WHAT THE EXERCISE ASKS: Write out all entries word for word.
** BEGIN RECORDS FOR THIS EXERCISE **
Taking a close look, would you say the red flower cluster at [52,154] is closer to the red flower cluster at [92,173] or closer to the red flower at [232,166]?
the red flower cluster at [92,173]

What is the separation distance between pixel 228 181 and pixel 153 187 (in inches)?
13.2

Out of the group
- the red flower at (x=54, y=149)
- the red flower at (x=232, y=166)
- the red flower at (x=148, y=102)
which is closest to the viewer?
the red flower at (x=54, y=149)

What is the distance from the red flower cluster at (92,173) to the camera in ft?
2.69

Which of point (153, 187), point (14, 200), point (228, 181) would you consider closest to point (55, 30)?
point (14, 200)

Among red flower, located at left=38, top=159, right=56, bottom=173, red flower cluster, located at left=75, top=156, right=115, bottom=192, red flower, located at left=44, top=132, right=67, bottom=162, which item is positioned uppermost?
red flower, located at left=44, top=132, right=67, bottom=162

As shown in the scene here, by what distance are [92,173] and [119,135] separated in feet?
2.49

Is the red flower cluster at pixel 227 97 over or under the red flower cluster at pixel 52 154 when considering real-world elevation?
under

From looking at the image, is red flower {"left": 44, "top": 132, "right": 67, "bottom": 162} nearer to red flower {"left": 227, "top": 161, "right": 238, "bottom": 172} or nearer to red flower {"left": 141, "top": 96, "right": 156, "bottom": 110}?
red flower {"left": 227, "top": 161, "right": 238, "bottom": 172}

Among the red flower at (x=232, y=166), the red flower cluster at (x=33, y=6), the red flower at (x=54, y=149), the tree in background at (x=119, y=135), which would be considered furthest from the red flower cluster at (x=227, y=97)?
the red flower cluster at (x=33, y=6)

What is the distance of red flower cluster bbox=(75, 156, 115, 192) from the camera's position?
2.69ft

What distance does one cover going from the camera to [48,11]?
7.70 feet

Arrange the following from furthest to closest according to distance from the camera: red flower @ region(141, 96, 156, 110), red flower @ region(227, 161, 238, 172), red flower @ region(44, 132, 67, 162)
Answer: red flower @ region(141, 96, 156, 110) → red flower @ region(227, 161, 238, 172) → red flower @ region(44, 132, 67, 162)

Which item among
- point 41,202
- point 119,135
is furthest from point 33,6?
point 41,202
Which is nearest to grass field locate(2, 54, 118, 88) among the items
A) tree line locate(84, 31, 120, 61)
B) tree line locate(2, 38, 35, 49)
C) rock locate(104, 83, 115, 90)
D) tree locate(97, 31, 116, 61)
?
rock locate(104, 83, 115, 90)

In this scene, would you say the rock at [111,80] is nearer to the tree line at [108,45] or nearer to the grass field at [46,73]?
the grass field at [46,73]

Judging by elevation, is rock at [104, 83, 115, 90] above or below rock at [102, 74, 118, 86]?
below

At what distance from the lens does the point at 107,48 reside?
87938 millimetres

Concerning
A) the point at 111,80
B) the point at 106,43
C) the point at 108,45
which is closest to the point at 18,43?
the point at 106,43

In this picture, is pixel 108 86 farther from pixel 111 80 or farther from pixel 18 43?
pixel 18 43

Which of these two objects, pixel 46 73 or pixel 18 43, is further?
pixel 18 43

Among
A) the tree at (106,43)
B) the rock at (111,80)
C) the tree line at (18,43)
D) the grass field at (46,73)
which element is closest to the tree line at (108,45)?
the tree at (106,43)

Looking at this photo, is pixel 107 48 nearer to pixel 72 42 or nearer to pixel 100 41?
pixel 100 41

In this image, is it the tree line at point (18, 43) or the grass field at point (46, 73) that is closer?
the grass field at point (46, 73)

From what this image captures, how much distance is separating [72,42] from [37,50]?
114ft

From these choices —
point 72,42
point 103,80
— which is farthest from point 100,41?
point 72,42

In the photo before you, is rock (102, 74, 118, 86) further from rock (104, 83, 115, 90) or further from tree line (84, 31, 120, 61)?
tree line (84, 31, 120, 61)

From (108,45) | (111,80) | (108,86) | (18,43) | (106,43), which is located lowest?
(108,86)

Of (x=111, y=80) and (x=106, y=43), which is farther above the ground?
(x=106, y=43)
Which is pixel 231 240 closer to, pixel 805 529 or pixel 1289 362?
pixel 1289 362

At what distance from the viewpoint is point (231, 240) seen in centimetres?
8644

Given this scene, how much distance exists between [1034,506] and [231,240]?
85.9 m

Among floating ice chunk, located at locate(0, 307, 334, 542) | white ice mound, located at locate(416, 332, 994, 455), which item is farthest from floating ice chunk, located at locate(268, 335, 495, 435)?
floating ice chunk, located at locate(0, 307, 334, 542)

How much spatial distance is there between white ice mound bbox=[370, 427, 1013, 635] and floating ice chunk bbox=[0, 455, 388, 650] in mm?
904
** END RECORDS FOR THIS EXERCISE **
SOLUTION TO THIS PROBLEM:
Taking a close look, would you say the red flower cluster at [52,154] is closer to the red flower cluster at [92,173] or closer to the red flower at [232,166]?
the red flower cluster at [92,173]

What is the separation distance between pixel 228 181 and pixel 153 187 (in inches)?
13.2

Out of the group
- the red flower at (x=54, y=149)
- the red flower at (x=232, y=166)
- the red flower at (x=148, y=102)
which is closest to the viewer?
the red flower at (x=54, y=149)

What is the distance from the red flower cluster at (92,173) to the camera in ft?
2.69

Which of point (153, 187), point (14, 200), point (228, 181) would you consider closest to point (55, 30)?
point (14, 200)

Among red flower, located at left=38, top=159, right=56, bottom=173, red flower cluster, located at left=75, top=156, right=115, bottom=192, red flower, located at left=44, top=132, right=67, bottom=162, which item is positioned uppermost?
red flower, located at left=44, top=132, right=67, bottom=162

As shown in the scene here, by what distance are [92,173] and [119,135] separated in feet?
2.49

Is the red flower cluster at pixel 227 97 over or under the red flower cluster at pixel 52 154 when considering real-world elevation?
under

From looking at the image, is red flower {"left": 44, "top": 132, "right": 67, "bottom": 162} nearer to red flower {"left": 227, "top": 161, "right": 238, "bottom": 172} or nearer to red flower {"left": 141, "top": 96, "right": 156, "bottom": 110}?
red flower {"left": 227, "top": 161, "right": 238, "bottom": 172}

Among the red flower at (x=232, y=166), the red flower cluster at (x=33, y=6), the red flower at (x=54, y=149), the tree in background at (x=119, y=135), which would be considered furthest from the red flower cluster at (x=227, y=97)?
the red flower cluster at (x=33, y=6)

What is the distance of red flower cluster bbox=(75, 156, 115, 192) from the camera's position?
2.69ft

What distance does one cover going from the camera to [48,11]?
7.70 feet

Arrange the following from furthest to closest according to distance from the camera: red flower @ region(141, 96, 156, 110), red flower @ region(227, 161, 238, 172), red flower @ region(44, 132, 67, 162)
Answer: red flower @ region(141, 96, 156, 110) → red flower @ region(227, 161, 238, 172) → red flower @ region(44, 132, 67, 162)

Which item among
- point 41,202
- point 119,135
is furthest from point 33,6?
point 41,202
Which is nearest to grass field locate(2, 54, 118, 88) among the items
A) tree line locate(84, 31, 120, 61)
B) tree line locate(2, 38, 35, 49)
C) rock locate(104, 83, 115, 90)
D) tree locate(97, 31, 116, 61)
?
rock locate(104, 83, 115, 90)

In this scene, would you say the rock at [111,80] is nearer to the tree line at [108,45] or nearer to the grass field at [46,73]?
the grass field at [46,73]

Judging by elevation, is rock at [104, 83, 115, 90] above or below rock at [102, 74, 118, 86]?
below

At what distance from the lens does the point at 107,48 reside?
87938 millimetres

Concerning
A) the point at 111,80
B) the point at 106,43
C) the point at 108,45
which is closest to the point at 18,43?
the point at 106,43

In this picture, is pixel 108 86 farther from pixel 111 80 or farther from pixel 18 43?
pixel 18 43

Which of these two objects, pixel 46 73 or pixel 18 43, is further?
pixel 18 43

Among
A) the tree at (106,43)
B) the rock at (111,80)
C) the tree line at (18,43)
D) the grass field at (46,73)
which element is closest to the tree line at (108,45)?
the tree at (106,43)

Looking at this photo, is pixel 107 48 nearer to pixel 72 42 or nearer to pixel 100 41?
pixel 100 41

In this image, is it the tree line at point (18, 43) or the grass field at point (46, 73) that is closer?
the grass field at point (46, 73)

From what this image captures, how much distance is separating [72,42] from [37,50]?
114ft

From these choices —
point 72,42
point 103,80
— which is farthest from point 100,41?
point 72,42

In the photo before you, is rock (102, 74, 118, 86) further from rock (104, 83, 115, 90) or further from tree line (84, 31, 120, 61)?
tree line (84, 31, 120, 61)

From (108,45) | (111,80) | (108,86) | (18,43) | (106,43), which is located lowest?
(108,86)

Of (x=111, y=80) and (x=106, y=43), which is farther above the ground?
(x=106, y=43)
Which is pixel 231 240 closer to, pixel 805 529 or pixel 1289 362?
pixel 1289 362

At what distance from the viewpoint is point (231, 240) seen in centimetres?
8644

Given this scene, how much distance exists between [1034,506] and [231,240]?
85.9 m

Among floating ice chunk, located at locate(0, 307, 334, 542) | white ice mound, located at locate(416, 332, 994, 455), which item is farthest from floating ice chunk, located at locate(268, 335, 495, 435)?
floating ice chunk, located at locate(0, 307, 334, 542)

How much spatial distance is there between white ice mound bbox=[370, 427, 1013, 635] and floating ice chunk bbox=[0, 455, 388, 650] in mm?
904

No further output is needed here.